Humane, the startup behind the acclaimed AI Pin wearable computer, is already looking for potential buyers for its business. This is according to a report BloombergThe company, led by former longtime Apple employees Imran Chaudhri and Bethany Bongiorno, is “seeking a price between $750 million and $1 billion.”
After the debut of the $699 AI Pin, it might be a hard sell: The device was criticized for being slow to respond and a user experience that fell far short of the always-on, wearable AI assistant concept its founders promised at launch was widely criticized. The product is being promoted, at least in part, as a way to get people more active and less dependent on their growing smartphones.
Humane has developed its own operating system, called CosmOS, that runs on AI Pin. It connects to a network of artificial intelligence models to get answers to voice queries and analyze what the built-in cameras are pointing at.
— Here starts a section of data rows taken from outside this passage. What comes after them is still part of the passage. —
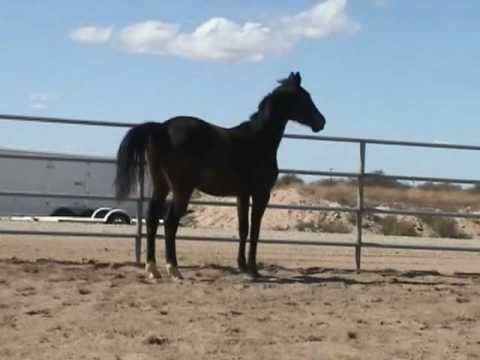 Reflexion-2007 Trakehner filly by EH Lehndorff's for sale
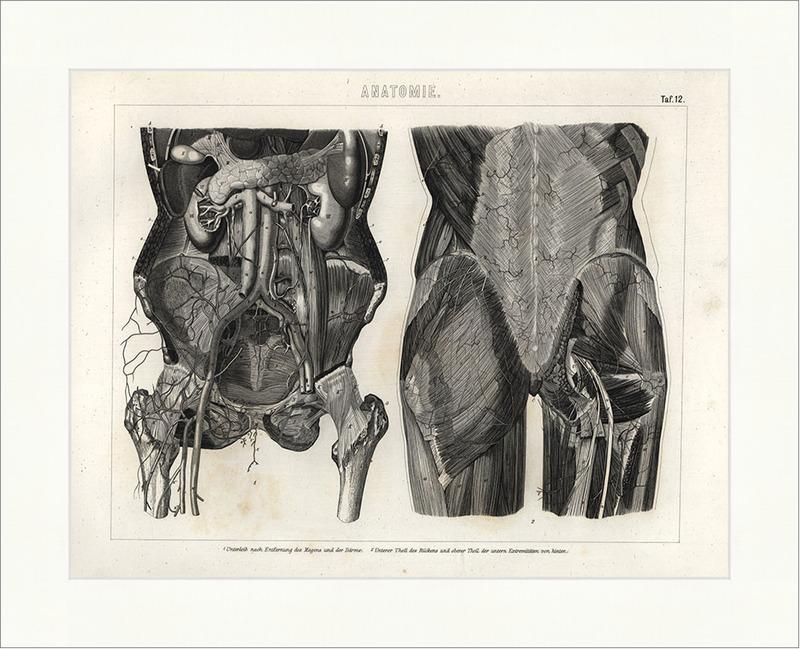 Unterleib unterer Teil des Rückens von hinten Brockhaus Bilder Atlas ...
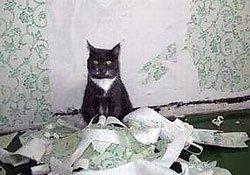 Настенное покрытие для владельцев домашних животных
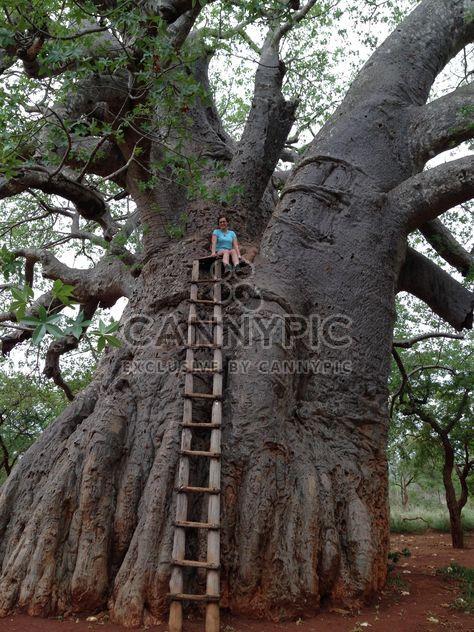 Niña en un baobab gigante - image #183595 gratis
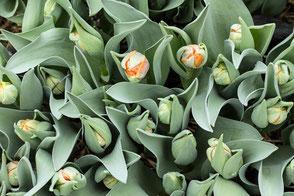 Tulpensetzlinge und weitere Topfpflanzen zum Verkauf in der Gärtnerei UPD.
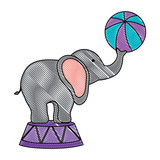 circus elephant with a ball over white background, colorful design. vector illustration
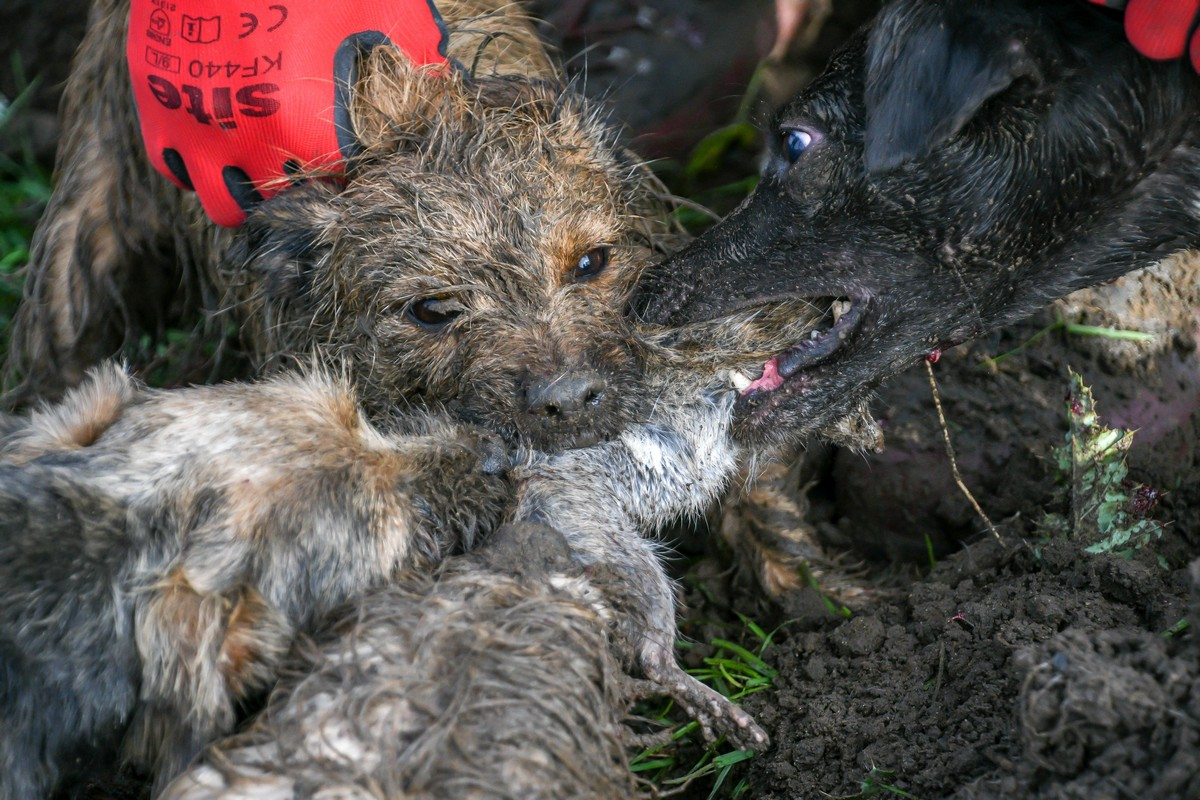 8 терьеров уничтожили 700 крыс всего за 7 часов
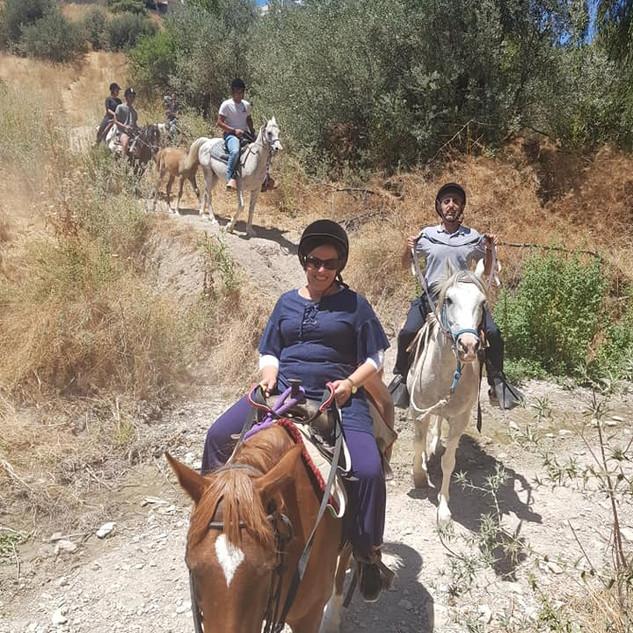 טיול סוסים קייצי בגליל למשפחות וחברות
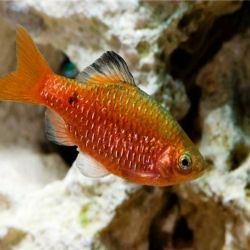 Aquarium fish Golden Barbus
For certain interactions, the device emits a laser “display” that is projected onto the wearer’s inner palm. A monthly subscription is required to keep the device active.
In 2023, Humane was valued by investors at $850 million, but that was before its first product was universally panned by critics. There are some new and clever ideas, but the AI Pin’s software is immature and too inconsistent, and the hardware exhibits poor battery life and overheating issues. Humane promises to address some of these bugs through firmware updates. Just last week, it launched OpenAI’s GPT-4o model to further enhance the intelligence of its devices.
Humane’s list of potential buyers seems small, given the price the startup hopes to fetch. Amazon, Apple, Google, Meta, and Microsoft are all making big advances in artificial intelligence—large language models and generative AI are becoming increasingly common—but it’s unclear how much value Humane’s intellectual property rights will actually bring to them. effort.